Introducing Apache Impala
Impala provides fast, interactive SQL queries directly on your Apache Hadoop data stored in HDFS, HBase, or the Amazon Simple Storage Service (S3). In addition to using the same unified storage platform, Impala also uses the same metadata, SQL syntax (Hive SQL),ODBC driver, and userinterface (Impala query UI in Hue) as Apache Hive. This provides a familiar and unified platform for real-time or batch-oriented queries.
Impala is an addition to tools available for querying big data. Impala does not replace the batch processing frameworks built on MapReduce such as Hive. Hive and other frameworks built on MapReduce are best suited for long running batch jobs, such as those involving batch processing of Extract, Transform, and Load (ETL) type jobs.
Impala Benefits
Impala provides:
- Familiar SQL interface that data scientists and analysts already know.
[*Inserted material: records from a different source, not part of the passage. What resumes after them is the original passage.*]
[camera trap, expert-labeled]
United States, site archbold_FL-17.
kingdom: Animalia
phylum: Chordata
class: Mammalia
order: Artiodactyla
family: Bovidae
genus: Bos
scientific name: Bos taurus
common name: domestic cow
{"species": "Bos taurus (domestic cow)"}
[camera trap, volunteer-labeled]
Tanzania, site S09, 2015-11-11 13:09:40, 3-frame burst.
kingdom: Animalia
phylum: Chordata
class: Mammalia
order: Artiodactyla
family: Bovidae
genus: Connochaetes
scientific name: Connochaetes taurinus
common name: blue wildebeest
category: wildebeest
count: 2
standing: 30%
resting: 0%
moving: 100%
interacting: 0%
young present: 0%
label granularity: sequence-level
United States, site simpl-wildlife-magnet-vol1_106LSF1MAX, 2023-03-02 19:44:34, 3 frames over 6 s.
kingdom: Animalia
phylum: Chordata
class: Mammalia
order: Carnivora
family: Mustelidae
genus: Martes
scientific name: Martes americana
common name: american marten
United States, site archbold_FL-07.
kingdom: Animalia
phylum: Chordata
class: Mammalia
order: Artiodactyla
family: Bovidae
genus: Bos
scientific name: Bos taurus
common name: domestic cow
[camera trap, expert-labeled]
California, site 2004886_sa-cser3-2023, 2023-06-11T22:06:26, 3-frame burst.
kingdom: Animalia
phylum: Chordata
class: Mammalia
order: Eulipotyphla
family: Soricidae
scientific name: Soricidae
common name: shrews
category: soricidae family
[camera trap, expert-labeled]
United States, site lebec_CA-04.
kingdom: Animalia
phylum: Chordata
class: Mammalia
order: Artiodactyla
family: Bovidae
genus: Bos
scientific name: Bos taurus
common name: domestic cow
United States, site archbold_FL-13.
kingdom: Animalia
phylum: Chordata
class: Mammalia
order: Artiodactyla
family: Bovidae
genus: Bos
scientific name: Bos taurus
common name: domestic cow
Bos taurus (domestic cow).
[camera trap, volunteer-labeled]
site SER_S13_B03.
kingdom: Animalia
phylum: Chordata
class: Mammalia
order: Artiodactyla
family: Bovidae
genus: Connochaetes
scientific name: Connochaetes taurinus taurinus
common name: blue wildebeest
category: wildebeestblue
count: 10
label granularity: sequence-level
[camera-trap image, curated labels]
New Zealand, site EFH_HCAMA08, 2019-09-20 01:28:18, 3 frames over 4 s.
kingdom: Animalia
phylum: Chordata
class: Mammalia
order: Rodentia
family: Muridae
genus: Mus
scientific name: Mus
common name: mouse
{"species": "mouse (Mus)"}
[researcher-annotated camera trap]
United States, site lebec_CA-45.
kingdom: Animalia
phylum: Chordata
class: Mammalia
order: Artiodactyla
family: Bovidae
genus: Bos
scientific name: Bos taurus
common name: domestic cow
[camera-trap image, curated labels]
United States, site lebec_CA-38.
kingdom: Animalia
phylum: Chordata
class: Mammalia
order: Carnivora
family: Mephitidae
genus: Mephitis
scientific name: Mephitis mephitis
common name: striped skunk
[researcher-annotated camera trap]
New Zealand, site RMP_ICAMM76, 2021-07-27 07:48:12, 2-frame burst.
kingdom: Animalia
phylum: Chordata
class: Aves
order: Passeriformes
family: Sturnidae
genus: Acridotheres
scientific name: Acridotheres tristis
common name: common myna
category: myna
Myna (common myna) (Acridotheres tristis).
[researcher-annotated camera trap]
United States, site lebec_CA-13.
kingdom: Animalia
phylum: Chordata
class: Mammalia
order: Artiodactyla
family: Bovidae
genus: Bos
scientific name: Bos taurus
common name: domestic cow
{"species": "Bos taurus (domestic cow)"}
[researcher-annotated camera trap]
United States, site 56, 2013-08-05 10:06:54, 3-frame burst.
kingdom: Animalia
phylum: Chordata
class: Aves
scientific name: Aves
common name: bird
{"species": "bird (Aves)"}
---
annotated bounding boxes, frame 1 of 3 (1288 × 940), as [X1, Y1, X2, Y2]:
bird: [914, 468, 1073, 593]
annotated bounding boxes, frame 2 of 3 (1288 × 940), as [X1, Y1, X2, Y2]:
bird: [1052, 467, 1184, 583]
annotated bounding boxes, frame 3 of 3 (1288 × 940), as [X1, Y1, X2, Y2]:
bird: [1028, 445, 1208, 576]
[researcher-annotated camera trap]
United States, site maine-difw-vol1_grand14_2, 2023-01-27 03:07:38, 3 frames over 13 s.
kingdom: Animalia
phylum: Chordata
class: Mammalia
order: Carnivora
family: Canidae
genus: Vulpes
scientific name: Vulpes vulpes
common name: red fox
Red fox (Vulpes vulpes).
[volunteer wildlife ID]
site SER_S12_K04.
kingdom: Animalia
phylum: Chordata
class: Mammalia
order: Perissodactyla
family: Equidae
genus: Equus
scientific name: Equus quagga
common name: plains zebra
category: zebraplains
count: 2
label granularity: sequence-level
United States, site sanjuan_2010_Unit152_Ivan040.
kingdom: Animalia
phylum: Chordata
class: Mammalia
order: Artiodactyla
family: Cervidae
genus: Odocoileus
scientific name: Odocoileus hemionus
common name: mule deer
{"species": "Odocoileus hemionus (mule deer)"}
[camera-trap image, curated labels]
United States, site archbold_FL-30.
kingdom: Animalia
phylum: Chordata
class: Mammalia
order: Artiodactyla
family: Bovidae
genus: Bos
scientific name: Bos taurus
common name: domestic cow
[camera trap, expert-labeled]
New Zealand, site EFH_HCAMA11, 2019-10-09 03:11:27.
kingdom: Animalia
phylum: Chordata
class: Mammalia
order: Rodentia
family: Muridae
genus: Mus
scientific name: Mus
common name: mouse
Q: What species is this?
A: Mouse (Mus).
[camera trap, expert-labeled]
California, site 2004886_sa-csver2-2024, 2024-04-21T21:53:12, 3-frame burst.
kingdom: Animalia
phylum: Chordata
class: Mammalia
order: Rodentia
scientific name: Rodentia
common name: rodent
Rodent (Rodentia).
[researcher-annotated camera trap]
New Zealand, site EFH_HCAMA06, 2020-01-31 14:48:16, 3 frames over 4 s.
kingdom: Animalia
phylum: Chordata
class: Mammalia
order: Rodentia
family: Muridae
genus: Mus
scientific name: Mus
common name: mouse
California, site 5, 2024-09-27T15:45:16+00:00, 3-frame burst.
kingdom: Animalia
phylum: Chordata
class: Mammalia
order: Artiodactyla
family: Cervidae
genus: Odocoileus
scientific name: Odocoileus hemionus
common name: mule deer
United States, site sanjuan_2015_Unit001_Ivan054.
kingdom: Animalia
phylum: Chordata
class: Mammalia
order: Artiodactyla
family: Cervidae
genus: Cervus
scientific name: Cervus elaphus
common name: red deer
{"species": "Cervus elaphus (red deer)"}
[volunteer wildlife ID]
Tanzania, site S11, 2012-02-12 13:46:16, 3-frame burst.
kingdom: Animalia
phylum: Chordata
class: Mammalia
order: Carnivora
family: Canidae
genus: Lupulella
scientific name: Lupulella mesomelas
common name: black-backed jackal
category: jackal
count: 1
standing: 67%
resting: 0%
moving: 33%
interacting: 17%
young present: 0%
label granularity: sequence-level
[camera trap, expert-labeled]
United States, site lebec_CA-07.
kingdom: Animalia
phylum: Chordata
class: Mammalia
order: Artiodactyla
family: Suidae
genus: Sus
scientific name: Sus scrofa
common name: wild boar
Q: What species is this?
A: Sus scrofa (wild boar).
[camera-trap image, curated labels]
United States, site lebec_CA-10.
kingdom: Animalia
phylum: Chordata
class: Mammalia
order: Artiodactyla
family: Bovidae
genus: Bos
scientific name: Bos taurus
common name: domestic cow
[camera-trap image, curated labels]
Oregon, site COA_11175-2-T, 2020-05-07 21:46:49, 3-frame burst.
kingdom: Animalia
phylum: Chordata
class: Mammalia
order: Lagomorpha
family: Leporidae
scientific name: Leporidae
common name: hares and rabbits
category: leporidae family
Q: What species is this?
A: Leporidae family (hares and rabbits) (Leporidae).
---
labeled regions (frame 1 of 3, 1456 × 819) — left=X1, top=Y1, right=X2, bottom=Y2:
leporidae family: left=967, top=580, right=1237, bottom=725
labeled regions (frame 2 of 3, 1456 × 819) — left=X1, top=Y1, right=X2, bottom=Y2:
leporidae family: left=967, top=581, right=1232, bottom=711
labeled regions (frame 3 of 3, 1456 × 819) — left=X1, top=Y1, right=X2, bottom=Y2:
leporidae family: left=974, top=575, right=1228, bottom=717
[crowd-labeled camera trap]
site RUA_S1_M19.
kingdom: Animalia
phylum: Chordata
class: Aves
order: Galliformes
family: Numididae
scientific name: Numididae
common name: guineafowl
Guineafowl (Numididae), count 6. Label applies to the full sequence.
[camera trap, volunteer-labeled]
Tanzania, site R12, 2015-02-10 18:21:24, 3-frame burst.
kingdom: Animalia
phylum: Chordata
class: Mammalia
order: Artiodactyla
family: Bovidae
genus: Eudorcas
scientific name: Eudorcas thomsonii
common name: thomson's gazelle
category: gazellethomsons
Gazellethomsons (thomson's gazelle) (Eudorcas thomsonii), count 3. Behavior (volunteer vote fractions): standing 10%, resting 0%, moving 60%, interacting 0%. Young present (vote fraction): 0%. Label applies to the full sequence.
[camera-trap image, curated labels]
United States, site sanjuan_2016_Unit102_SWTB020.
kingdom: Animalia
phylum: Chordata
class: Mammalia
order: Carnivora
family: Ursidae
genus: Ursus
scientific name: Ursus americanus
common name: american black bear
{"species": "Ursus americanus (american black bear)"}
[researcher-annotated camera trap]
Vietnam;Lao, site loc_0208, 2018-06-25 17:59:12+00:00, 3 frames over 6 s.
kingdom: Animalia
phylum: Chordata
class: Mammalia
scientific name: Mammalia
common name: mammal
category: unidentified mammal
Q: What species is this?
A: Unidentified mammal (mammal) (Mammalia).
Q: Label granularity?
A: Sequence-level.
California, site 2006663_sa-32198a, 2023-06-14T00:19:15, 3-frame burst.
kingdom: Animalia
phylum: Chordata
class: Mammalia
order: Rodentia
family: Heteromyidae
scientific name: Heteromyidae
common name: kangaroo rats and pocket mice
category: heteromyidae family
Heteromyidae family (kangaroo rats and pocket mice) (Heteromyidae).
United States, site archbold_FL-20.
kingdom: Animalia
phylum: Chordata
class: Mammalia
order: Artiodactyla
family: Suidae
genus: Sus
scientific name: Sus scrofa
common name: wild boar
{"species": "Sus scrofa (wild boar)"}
- Ability to query high volumes of data (“big data”) in Apache Hadoop.
- Distributed queries in a cluster environment, for convenient scaling and to make use of cost-effective commodity hardware.
- Ability to share data files between different components with no copy or export/import step; for example, to write with Pig, transform with Hive and query with Impala. Impala can read from and write to Hive tables, enabling simple data interchange using Impala for analytics on Hive-produced data.
- Single system for big data processing and analytics, so customers can avoid costly modeling and ETL just for analytics.